The Seattle Sounders and Los Angeles Galaxy played to a 1-1 draw on Sunday night. As ESPN's Paul Carr points out, a goal from Clint Dempsey ended a personal scoring drought that lasted 590 minutes. Meanwhile, a half-volley from Robbie Keane only solidified his case for MLS MVP.
However, the story here is the goal that wasn't scored...technically.

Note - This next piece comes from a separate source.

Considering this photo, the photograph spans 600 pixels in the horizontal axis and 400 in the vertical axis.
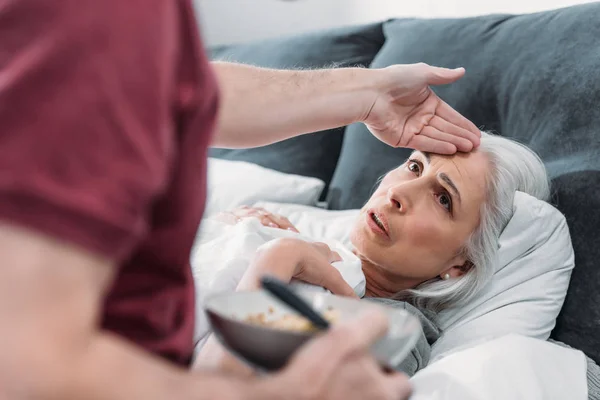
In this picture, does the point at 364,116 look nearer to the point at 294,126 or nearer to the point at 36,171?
the point at 294,126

A header from defender Omar Gonzalez clearly crossed the goal line. The Galaxy clearly equalized in the 42nd minute. The assistant referee Greg Barkley clearly botched the call.
The goal wasn't awarded.
It's no wonder Keane was livid in the moment. Scott French posted the Irishman's fiery comments on MLS' official website following the match:
I mean, it was so obvious, wasn't it. I was standing right there. That's why I went a bit crazy at the referee, because I was right beside [the play] and I knew the ball was over the line. When something like that happens, it's very frustrating...I don't know whether [Barkey] was in line or not, I'm not too sure, but if he wasn't, it's a big problem.
Yes, Keane. MLS officiating has been a "big problem" in 2013.
Fotis Bazakos' poor handling of a match in Week 32. Geoff Gamble's decision to award a non-penalty in Week 13. Jorge Gonzalez's terrible afternoon in Week 10. The list goes on and on and only serves as a black eye for the league.
But at this point, is anyone really surprised anymore?
Best: The Shield Comes to New York
How do you find the words to describe 18 years of pain?
Finding the words to describe one night of joy, of glory, of elated and rapturous bliss is something entirely different, though. Metro legend and head coach Mike Petke proved just how easy it was in his post-match address to the Red Bulls faithful. Those fortunate enough to be in attendance to witness a 5-2 victory and the club's first-ever title were treated to a genuine speech from the rookie head coach.
MSG's coverage of the event was posted on the club's official website following the match:
When I was lucky enough to get this job, I wanted one thing only: To give guys [the fans] a team you could be proud of. I think we accomplished that. I want you to enjoy this tonight. Enjoy this moment. Enjoy it tonight. Tomorrow we focus on our next goal. But enjoy it tonight, guys.
There wasn't much enjoyment early on, though.
An opening strike from Mike Magee returned the same uneasy feeling that plagued the franchise for 17 dreary seasons. Just the thought of the "Curse of Caricola" turned the stomachs of every New Yorker for the first 25 minutes.
Then, Thierry Henry struck.
A goal worthy of its own flipbook treatment rattled the stands. The 25,219 in attendance let out a deafening roar. The pressure was on.
The floodgates opened.
An onslaught of strikes from Ibrahim Sekagya, Lloyd Sam, Eric Alexander and Johnny Steele devoured the Fire. Nothing was left of the Chicago club when the final whistle was blown, including a chance to participate in the postseason.
The Supporters' Shield belongs to the New York Red Bulls.
Enjoy it now. Enjoy it forever.
This title lasts a lifetime.
Worst: For the Umpteenth Time, D.C. United
Congratulations, D.C. United. You've made history.
You are officially the worst club in the 18 years of MLS' existence.
A 2-1 loss to the Houston Dynamo ensured the Black and Red would finish 2013 with a pitiful three victories.
Three. Whole. Victories.
That total is the fewest ever recorded in 18 years of league play.
It only gets worse.
With just 22 goals scored this season, D.C. scored an average of 0.65 goals per game.
Congratulations, you've made even more history. That is the lowest scoring average the league has ever recorded, besting the pitiful mark set in 2010 (0.70) by—you guessed it—D.C. United.
According to MLS' official website, goalkeeper Bill Hamid had a few choice words following the club's 24th loss:
That record, man, I'm sorry, but it [expletive] sucks. This season has now been forgotten in my brain, to be honest with you. I'm sure every single one of us are in the same boat because thinking about this is depressing. 2014, that's where the thoughts are right now.
Don't worry, Hamid. This season won't be forgotten in our brains.
Ineptitude like this only echoes and lasts forever in the pantheon of dreadful football.